This may be a crazy question, but I have a 2560x1440 monitor and a GTX 970. I've been playing Elite but it doesn't seem to have anti-aliasing that works. If I use DSR the I get really really bad framerates. Is there a way to use a DSR mode for 1080p with a non-1080p monitor? It only gives me multiples of the monitors native resolution.

TomR
Apr 1, 2003
I both own and operate a pirate ship.
I've only changed settings in the NV control panel and it didn't seem to do much of anything. In game ranges from jaggies to sparkly jaggies when I change settings. I'll go read up on injectors, thanks. :)

TomR
Apr 1, 2003
I both own and operate a pirate ship.

Mikojan posted:

Guess I'm behind the time :( makes sense that all the stuff I see about dedicated physX are dated articles and videos

Thanks for pointing it out to me!

I used a 660 with my 970 when it first came out and it made physx benchmarks give bigger numbers, but it was dumb so I sold it to my brother.

TomR
Apr 1, 2003
I both own and operate a pirate ship.
They should put a mini bus bar running up the inside of the back of the case next to the expansion card slots.

TomR
Apr 1, 2003
I both own and operate a pirate ship.

Dr. Video Games 0031 posted:

Buildzoid has his own take on the 12VHPWR issue:

https://www.youtube.com/watch?v=yvSetyi9vj8

He thinks the blame on the soldering is misplaced, saying that all the melting is happening near the tips of the terminals and not where the soldering is. His theory is about how the Nvidia's terminals use two splits while OEMs only have one, and it may be too easy to leverage apart the terminals in the Nvidia adapter.

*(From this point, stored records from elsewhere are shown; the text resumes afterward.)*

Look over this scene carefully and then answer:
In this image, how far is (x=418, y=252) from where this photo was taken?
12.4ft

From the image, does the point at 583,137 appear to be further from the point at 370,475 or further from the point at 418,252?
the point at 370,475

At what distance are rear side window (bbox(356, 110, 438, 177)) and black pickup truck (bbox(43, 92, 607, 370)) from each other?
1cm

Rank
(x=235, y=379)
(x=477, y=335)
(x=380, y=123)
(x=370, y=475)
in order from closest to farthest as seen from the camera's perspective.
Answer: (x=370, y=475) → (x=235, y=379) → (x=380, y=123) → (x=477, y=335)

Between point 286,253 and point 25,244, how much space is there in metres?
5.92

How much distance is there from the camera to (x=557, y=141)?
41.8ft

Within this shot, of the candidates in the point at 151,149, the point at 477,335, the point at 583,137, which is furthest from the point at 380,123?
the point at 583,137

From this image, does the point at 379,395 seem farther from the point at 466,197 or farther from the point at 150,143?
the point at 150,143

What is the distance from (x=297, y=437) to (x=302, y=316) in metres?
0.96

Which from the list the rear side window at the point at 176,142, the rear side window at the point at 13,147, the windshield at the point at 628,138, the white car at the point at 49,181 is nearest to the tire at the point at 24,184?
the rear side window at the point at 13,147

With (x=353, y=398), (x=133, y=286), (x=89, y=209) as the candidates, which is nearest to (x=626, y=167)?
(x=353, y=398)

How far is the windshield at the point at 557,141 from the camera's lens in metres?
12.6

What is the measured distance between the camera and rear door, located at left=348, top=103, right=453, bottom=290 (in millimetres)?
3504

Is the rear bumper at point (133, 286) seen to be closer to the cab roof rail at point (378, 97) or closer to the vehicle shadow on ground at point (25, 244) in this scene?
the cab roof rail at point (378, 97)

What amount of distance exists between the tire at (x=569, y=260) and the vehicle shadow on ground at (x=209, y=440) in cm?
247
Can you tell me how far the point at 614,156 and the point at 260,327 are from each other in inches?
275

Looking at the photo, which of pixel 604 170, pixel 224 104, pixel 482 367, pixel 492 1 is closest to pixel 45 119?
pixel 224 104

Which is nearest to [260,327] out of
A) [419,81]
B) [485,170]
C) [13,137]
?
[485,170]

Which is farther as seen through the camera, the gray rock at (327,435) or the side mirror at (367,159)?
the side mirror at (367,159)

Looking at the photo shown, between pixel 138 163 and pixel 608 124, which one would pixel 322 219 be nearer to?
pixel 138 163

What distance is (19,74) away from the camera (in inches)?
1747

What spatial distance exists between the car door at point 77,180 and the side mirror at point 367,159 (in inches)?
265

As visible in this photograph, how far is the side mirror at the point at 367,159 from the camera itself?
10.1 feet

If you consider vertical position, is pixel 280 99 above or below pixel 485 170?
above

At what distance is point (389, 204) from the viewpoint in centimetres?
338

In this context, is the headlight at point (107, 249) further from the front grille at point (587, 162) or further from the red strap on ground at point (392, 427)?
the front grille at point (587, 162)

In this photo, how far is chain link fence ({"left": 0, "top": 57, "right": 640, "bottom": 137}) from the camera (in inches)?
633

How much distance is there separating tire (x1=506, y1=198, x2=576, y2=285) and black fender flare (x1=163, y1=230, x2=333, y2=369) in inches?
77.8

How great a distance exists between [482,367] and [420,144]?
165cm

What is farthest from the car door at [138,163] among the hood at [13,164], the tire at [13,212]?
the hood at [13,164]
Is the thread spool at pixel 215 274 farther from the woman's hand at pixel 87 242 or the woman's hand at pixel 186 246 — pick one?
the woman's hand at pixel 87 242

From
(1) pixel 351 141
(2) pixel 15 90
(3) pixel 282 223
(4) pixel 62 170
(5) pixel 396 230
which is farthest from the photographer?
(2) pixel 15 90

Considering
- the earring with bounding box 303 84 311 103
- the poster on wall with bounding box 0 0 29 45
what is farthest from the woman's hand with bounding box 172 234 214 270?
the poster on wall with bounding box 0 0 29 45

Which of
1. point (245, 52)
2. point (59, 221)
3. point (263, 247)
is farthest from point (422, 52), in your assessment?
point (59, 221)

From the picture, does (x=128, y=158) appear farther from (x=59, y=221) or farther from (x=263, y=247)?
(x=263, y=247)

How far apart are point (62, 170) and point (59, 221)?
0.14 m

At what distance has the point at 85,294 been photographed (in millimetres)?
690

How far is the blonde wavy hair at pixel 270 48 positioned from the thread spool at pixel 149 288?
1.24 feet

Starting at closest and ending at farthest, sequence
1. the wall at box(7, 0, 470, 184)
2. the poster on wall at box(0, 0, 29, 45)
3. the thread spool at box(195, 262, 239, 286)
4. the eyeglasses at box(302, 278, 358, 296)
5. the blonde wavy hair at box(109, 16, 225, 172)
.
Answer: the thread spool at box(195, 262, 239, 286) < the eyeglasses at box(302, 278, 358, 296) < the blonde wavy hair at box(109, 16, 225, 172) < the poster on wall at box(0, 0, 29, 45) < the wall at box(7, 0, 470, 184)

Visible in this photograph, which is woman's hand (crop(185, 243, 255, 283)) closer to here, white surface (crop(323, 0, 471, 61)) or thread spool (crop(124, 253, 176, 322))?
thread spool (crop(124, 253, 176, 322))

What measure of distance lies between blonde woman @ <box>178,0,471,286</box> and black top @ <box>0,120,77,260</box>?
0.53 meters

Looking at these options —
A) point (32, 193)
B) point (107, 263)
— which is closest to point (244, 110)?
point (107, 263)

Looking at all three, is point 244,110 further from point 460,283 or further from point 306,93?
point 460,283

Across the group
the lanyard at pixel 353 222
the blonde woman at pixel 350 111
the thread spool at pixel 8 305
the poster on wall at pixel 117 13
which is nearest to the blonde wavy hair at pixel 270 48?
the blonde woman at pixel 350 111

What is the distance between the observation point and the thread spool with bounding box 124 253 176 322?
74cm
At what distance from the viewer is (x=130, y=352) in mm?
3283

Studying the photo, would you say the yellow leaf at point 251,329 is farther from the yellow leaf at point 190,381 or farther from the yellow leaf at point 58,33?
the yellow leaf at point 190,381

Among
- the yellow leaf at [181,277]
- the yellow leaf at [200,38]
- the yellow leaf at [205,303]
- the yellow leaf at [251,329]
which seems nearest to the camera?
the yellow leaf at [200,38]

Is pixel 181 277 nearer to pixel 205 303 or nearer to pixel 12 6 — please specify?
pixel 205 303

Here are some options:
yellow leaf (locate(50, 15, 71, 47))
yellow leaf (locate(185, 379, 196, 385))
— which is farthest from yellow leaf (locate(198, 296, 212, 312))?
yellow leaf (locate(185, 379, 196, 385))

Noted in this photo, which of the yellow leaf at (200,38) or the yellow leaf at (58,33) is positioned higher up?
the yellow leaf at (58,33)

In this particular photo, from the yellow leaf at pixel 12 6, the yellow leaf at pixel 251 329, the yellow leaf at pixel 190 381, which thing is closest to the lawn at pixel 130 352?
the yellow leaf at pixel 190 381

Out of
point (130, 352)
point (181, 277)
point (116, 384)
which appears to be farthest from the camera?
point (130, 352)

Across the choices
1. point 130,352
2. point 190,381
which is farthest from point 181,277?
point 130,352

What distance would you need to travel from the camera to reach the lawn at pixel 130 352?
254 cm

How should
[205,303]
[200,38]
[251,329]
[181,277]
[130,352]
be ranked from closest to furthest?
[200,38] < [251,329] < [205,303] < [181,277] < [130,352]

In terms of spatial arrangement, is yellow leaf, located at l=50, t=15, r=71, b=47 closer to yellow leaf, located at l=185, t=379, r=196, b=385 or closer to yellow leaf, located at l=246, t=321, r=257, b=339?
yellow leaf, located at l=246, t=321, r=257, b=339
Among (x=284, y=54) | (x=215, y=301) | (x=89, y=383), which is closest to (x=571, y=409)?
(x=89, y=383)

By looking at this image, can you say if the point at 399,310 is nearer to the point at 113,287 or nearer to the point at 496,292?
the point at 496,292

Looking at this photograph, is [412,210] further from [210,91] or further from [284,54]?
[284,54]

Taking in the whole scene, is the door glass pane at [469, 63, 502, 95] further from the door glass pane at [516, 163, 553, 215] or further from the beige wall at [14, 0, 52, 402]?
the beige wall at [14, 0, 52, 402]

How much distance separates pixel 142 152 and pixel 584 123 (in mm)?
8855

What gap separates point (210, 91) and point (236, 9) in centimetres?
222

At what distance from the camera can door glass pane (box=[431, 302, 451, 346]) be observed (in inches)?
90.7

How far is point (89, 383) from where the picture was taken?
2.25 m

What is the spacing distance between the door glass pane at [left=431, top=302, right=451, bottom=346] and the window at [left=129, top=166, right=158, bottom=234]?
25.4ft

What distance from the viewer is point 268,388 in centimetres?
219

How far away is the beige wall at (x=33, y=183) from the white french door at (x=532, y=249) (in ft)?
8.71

This makes way more sense to me. I saw someone blame the solder and I thought that was dumb right away. If that was the case the wires would be overloaded and get hot, not the terminals.

TomR
Apr 1, 2003
I both own and operate a pirate ship.
Some of the adapters have low quality terminals that don't make good connections with the pins. The bad connection has higher resistance which leads to overheating and melting. That's what I'm betting on anyway.

TomR
Apr 1, 2003
I both own and operate a pirate ship.

That's not good. The other thing that was pointed out before was that the 8 pin power connectors could handle 300w each but are only tasked with 150w to provide a wide safety margin, while the new power connector could handle ~680w but is being used at 450w to 600w, which is a much lower safety margin. I think that in the end it's just going to be down to manufacture tolerance, slight user errors, and any other little things that add up to make it easy to melt a cable because the margin for error has been removed. When you have a high resistance connection it heats up, but it also causes more power to flow through the other terminals that managed to make a connection. I think the real solution is to just have more pins so there is a fall back for the amount of power trying to go through if there are one or two bad connections.

TomR
Apr 1, 2003
I both own and operate a pirate ship.
Got an RTX 3060 Ti to replace my GTX 1070. There was a pretty good early black Friday deal. Now I get to run all the cool ray tracing and AI cuda stuff everyone has been playing with.

TomR
Apr 1, 2003
I both own and operate a pirate ship.

istewart posted:

I just went from 1070 -> 3080 myself. I don't think I actually have anything in my library that can tax the 3080 yet. Maxed-out Elden Ring for a few minutes didn't even make the fans come on (and then it crashed, but I don't think that was a GPU problem).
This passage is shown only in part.